Return all of the entries exactly as written.

(Spatial relation data)
━━━

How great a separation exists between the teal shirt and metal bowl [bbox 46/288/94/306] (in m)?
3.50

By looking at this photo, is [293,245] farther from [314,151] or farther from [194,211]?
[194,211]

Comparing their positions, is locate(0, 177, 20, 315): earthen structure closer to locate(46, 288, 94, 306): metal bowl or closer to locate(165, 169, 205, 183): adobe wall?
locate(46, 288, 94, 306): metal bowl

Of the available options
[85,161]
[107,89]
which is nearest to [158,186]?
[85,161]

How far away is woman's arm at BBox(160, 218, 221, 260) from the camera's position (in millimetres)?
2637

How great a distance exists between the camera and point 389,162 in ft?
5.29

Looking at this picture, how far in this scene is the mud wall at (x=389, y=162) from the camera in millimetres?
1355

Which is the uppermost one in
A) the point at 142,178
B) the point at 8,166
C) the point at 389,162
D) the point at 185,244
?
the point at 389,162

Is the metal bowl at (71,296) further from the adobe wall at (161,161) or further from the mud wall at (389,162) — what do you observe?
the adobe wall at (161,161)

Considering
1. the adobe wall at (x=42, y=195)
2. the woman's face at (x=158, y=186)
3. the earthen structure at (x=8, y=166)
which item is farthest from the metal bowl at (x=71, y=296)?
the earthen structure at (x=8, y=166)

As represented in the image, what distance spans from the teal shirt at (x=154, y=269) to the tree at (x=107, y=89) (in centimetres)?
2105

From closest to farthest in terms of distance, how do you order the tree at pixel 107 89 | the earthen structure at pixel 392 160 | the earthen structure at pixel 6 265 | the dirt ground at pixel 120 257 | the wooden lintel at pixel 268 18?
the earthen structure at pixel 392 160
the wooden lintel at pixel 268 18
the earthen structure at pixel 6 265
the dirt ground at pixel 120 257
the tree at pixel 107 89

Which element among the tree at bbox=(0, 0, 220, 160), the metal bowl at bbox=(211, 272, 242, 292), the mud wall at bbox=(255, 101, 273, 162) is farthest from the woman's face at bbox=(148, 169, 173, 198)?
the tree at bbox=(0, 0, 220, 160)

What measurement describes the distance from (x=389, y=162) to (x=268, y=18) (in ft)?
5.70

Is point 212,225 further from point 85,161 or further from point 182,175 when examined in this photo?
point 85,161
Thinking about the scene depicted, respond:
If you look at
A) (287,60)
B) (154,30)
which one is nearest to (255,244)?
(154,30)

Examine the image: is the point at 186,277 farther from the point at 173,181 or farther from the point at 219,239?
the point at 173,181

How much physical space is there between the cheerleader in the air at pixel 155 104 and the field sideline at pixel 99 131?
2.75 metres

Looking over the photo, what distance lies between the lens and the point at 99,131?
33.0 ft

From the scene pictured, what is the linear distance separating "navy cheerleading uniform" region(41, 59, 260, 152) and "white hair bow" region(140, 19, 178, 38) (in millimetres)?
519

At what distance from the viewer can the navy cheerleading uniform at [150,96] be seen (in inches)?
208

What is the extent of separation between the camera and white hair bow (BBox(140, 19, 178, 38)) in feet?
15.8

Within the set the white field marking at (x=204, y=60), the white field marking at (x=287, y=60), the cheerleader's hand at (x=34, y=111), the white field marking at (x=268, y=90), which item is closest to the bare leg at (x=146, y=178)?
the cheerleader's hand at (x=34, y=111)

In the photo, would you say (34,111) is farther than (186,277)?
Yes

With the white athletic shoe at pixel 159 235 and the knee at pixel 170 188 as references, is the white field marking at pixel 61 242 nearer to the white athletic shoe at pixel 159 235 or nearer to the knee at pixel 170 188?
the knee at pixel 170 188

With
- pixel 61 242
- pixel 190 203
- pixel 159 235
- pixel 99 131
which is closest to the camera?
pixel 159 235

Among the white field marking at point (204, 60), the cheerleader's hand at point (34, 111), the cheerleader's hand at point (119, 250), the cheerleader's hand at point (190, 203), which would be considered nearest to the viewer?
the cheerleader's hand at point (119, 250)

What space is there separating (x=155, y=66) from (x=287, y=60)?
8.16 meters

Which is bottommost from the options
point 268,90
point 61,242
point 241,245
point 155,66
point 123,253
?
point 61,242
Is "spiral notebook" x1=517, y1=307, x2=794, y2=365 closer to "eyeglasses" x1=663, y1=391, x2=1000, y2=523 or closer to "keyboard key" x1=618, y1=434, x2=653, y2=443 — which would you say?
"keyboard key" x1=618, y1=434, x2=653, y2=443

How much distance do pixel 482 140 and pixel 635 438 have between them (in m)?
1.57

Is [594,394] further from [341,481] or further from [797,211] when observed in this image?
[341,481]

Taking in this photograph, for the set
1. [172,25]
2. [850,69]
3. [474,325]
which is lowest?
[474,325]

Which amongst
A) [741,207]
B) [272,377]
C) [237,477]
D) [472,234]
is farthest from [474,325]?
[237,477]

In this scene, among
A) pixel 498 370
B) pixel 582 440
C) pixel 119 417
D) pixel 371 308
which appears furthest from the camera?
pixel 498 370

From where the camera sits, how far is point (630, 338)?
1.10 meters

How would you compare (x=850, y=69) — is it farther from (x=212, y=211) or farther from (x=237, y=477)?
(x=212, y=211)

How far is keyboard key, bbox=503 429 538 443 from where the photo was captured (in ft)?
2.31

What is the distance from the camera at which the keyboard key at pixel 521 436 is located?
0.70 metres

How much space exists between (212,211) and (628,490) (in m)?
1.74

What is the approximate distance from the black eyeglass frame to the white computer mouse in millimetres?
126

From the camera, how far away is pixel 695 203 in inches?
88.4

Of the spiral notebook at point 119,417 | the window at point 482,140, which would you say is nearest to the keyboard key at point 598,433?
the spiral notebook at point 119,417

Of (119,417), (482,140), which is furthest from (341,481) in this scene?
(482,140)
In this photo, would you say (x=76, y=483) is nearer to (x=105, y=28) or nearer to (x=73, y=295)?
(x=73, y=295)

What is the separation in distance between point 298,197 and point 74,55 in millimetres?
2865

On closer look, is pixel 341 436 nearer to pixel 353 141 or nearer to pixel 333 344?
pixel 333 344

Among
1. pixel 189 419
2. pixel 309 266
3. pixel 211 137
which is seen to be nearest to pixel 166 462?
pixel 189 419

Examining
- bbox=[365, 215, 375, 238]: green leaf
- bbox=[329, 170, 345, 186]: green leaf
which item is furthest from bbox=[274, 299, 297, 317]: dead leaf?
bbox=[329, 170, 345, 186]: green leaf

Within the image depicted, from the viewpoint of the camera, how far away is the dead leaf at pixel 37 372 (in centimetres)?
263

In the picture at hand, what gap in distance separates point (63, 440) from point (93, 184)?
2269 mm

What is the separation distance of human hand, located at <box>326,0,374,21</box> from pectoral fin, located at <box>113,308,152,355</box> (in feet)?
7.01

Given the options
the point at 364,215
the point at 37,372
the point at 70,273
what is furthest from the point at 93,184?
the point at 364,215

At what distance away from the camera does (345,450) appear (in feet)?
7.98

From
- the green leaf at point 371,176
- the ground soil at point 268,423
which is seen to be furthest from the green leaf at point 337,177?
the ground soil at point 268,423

━━━

• [FINISHED TASK]
How great a separation exists between the teal shirt and metal bowl [bbox 46/288/94/306] (in m)?
3.50

By looking at this photo, is [293,245] farther from [314,151] or farther from [194,211]?
[194,211]

Comparing their positions, is locate(0, 177, 20, 315): earthen structure closer to locate(46, 288, 94, 306): metal bowl or closer to locate(165, 169, 205, 183): adobe wall?
locate(46, 288, 94, 306): metal bowl

Of the available options
[85,161]
[107,89]
which is nearest to [158,186]?
[85,161]

How far away is woman's arm at BBox(160, 218, 221, 260) from the camera's position (in millimetres)?
2637

How great a distance exists between the camera and point 389,162 in ft?
5.29

Looking at this picture, how far in this scene is the mud wall at (x=389, y=162) from the camera in millimetres?
1355

Which is the uppermost one in
A) the point at 142,178
B) the point at 8,166
C) the point at 389,162
D) the point at 185,244
?
the point at 389,162

Is the metal bowl at (71,296) further from the adobe wall at (161,161) or further from the mud wall at (389,162) — what do you observe?
the adobe wall at (161,161)

Considering
1. the adobe wall at (x=42, y=195)
2. the woman's face at (x=158, y=186)
3. the earthen structure at (x=8, y=166)
which item is farthest from the metal bowl at (x=71, y=296)?
the earthen structure at (x=8, y=166)

As represented in the image, what distance spans from the teal shirt at (x=154, y=269) to the tree at (x=107, y=89) (in centimetres)?
2105

From closest to farthest in terms of distance, how do you order the tree at pixel 107 89 | the earthen structure at pixel 392 160 | the earthen structure at pixel 6 265 | the dirt ground at pixel 120 257 | the wooden lintel at pixel 268 18?
the earthen structure at pixel 392 160
the wooden lintel at pixel 268 18
the earthen structure at pixel 6 265
the dirt ground at pixel 120 257
the tree at pixel 107 89

Which element among the tree at bbox=(0, 0, 220, 160), the metal bowl at bbox=(211, 272, 242, 292), the mud wall at bbox=(255, 101, 273, 162) is farthest from the woman's face at bbox=(148, 169, 173, 198)?
the tree at bbox=(0, 0, 220, 160)

What measurement describes the distance from (x=389, y=162) to (x=268, y=18) (in ft)?
5.70

Is point 212,225 further from point 85,161 or further from point 182,175 when examined in this photo?
point 85,161
Thinking about the scene depicted, respond:
If you look at
A) (287,60)
B) (154,30)
which one is nearest to (255,244)?
(154,30)

Examine the image: is the point at 186,277 farther from the point at 173,181 or farther from the point at 219,239?
the point at 173,181

How much physical space is there between the cheerleader in the air at pixel 155 104 and the field sideline at pixel 99 131?
2.75 metres

Looking over the photo, what distance lies between the lens and the point at 99,131?
33.0 ft

From the scene pictured, what is the linear distance separating "navy cheerleading uniform" region(41, 59, 260, 152) and "white hair bow" region(140, 19, 178, 38) (in millimetres)?
519

At what distance from the viewer can the navy cheerleading uniform at [150,96] be seen (in inches)?
208

What is the extent of separation between the camera and white hair bow (BBox(140, 19, 178, 38)) in feet?
15.8

Within the set the white field marking at (x=204, y=60), the white field marking at (x=287, y=60), the cheerleader's hand at (x=34, y=111), the white field marking at (x=268, y=90), which item is closest to the bare leg at (x=146, y=178)?
the cheerleader's hand at (x=34, y=111)

In the photo, would you say (34,111) is farther than (186,277)?
Yes

With the white athletic shoe at pixel 159 235 and the knee at pixel 170 188 as references, is the white field marking at pixel 61 242 nearer to the white athletic shoe at pixel 159 235 or nearer to the knee at pixel 170 188?
the knee at pixel 170 188

With
- pixel 61 242
- pixel 190 203
- pixel 159 235
- pixel 99 131
which is closest to the camera?
pixel 159 235

Among the white field marking at point (204, 60), the cheerleader's hand at point (34, 111), the cheerleader's hand at point (119, 250), the cheerleader's hand at point (190, 203), which would be considered nearest to the viewer?
the cheerleader's hand at point (119, 250)

What space is there separating (x=155, y=66) from (x=287, y=60)?
8.16 meters

Which is bottommost from the options
point 268,90
point 61,242
point 241,245
point 155,66
point 123,253
?
point 61,242
Is "spiral notebook" x1=517, y1=307, x2=794, y2=365 closer to "eyeglasses" x1=663, y1=391, x2=1000, y2=523 or closer to "keyboard key" x1=618, y1=434, x2=653, y2=443 — which would you say?
"keyboard key" x1=618, y1=434, x2=653, y2=443

How much distance do pixel 482 140 and pixel 635 438 have between them (in m)?
1.57

Is [594,394] further from [341,481] or further from [797,211] when observed in this image?
[341,481]

Taking in this photograph, for the set
1. [172,25]
2. [850,69]
3. [474,325]
which is lowest?
[474,325]

Which amongst
A) [741,207]
B) [272,377]
C) [237,477]
D) [472,234]
is farthest from [474,325]?
[237,477]

In this scene, among
A) pixel 498 370
B) pixel 582 440
C) pixel 119 417
D) pixel 371 308
which appears furthest from the camera?
pixel 498 370

From where the camera sits, how far is point (630, 338)?
1.10 meters

How would you compare (x=850, y=69) — is it farther from (x=212, y=211) or farther from (x=237, y=477)?
(x=212, y=211)

How far is keyboard key, bbox=503 429 538 443 from where the photo was captured (in ft)?
2.31

What is the distance from the camera at which the keyboard key at pixel 521 436 is located?
0.70 metres

How much space exists between (212,211) and (628,490) (in m)?
1.74

What is the approximate distance from the black eyeglass frame to the white computer mouse in millimetres?
126

From the camera, how far away is pixel 695 203 in inches?
88.4

Of the spiral notebook at point 119,417 | the window at point 482,140, which would you say is nearest to the keyboard key at point 598,433?
the spiral notebook at point 119,417

Of (119,417), (482,140), which is furthest from (341,481) in this scene?
(482,140)
In this photo, would you say (x=76, y=483) is nearer to (x=105, y=28) or nearer to (x=73, y=295)?
(x=73, y=295)

What is the separation in distance between point 298,197 and point 74,55 in millimetres?
2865

On closer look, is pixel 341 436 nearer to pixel 353 141 or nearer to pixel 333 344?
pixel 333 344

Among
1. pixel 189 419
2. pixel 309 266
3. pixel 211 137
which is seen to be nearest to pixel 166 462?
pixel 189 419

Examining
- bbox=[365, 215, 375, 238]: green leaf
- bbox=[329, 170, 345, 186]: green leaf
which item is furthest from bbox=[274, 299, 297, 317]: dead leaf?
bbox=[329, 170, 345, 186]: green leaf

Within the image depicted, from the viewpoint of the camera, how far away is the dead leaf at pixel 37 372 (in centimetres)?
263

In the picture at hand, what gap in distance separates point (63, 440) from point (93, 184)?
2269 mm

What is the separation distance of human hand, located at <box>326,0,374,21</box> from pectoral fin, located at <box>113,308,152,355</box> (in feet)?
7.01

Given the options
the point at 364,215
the point at 37,372
the point at 70,273
what is furthest from the point at 93,184?
the point at 364,215

At what distance away from the camera does (345,450) appear (in feet)?
7.98

From
- the green leaf at point 371,176
- the ground soil at point 268,423
which is seen to be furthest from the green leaf at point 337,177?
the ground soil at point 268,423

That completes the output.